|This article needs additional citations for verification. (October 2013)|
A grapheme is the smallest semantically distinguishing unit in a written language, analogous to the phonemes of spoken languages. A grapheme may or may not carry meaning by itself, and may or may not correspond to a single phoneme. Graphemes include alphabetic letters, typographic ligatures, Chinese characters, numerical digits, punctuation marks, and other individual symbols of any of the world's writing systems.
A grapheme is an abstract concept, similar to a character in computing. A glyph is a specific shape that represents that grapheme, in a specific typeface. For example, the abstract concept of "the Arabic numeral one" is a grapheme, which would have two different glyphs (allographs) in the fonts Times New Roman and Helvetica.
Graphemes are often notated within angle brackets, as ⟨a⟩, ⟨B⟩, etc. This is analogous to the slash notation (/a/, /b/) used for phonemes, and the square bracket notation used for phonetic transcriptions ([a], [b]).
Glyphs and allographs
In the same way that the surface forms of phonemes are speech sounds or phones (and different phones representing the same phoneme are called allophones), the surface forms of graphemes are glyphs (sometimes "graphs"), namely concrete written representations of symbols, and different glyphs representing the same grapheme are called allographs. Hence a grapheme can be regarded as an abstraction of a collection of glyphs that are all semantically equivalent.

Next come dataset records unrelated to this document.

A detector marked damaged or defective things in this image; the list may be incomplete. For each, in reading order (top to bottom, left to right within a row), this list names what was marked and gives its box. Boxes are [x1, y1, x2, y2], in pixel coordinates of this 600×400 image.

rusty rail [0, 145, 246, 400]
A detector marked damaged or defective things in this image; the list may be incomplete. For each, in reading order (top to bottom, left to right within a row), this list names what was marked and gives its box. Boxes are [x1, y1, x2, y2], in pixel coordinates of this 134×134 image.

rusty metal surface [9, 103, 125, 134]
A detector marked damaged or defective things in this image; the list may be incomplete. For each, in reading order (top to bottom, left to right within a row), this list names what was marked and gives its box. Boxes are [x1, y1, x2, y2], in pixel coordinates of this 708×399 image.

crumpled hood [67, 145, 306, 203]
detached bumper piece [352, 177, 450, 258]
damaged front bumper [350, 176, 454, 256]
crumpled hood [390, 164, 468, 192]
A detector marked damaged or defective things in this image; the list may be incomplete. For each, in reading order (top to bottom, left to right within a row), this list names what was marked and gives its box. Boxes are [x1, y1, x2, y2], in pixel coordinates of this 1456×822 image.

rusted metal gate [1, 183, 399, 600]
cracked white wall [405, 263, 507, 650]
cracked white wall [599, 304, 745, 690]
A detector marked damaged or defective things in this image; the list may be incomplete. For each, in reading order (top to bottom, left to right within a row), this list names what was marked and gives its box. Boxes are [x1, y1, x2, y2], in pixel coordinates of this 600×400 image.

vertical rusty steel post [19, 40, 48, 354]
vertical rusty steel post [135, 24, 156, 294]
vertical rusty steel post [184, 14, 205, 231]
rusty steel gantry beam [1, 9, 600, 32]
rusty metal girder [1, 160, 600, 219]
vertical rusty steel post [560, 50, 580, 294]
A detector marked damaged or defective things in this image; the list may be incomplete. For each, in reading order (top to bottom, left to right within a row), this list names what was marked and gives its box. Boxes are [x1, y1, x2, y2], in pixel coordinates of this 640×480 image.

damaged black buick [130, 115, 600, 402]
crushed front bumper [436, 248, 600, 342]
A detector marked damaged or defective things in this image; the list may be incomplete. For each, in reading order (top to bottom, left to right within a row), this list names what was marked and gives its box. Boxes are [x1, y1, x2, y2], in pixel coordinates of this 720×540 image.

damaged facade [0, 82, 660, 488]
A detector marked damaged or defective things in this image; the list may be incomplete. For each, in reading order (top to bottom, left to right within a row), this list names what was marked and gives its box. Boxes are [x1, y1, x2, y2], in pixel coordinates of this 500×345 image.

For example, in written English (or other languages using the Latin alphabet), there are many different physical representations of the lowercase letter "a", such as a, ɑ, etc. But because the substitution of any of these for any other cannot change the meaning of a word, they are considered to be allographs of the same grapheme, which can be written ⟨a⟩. Italic and bold face are also allographic.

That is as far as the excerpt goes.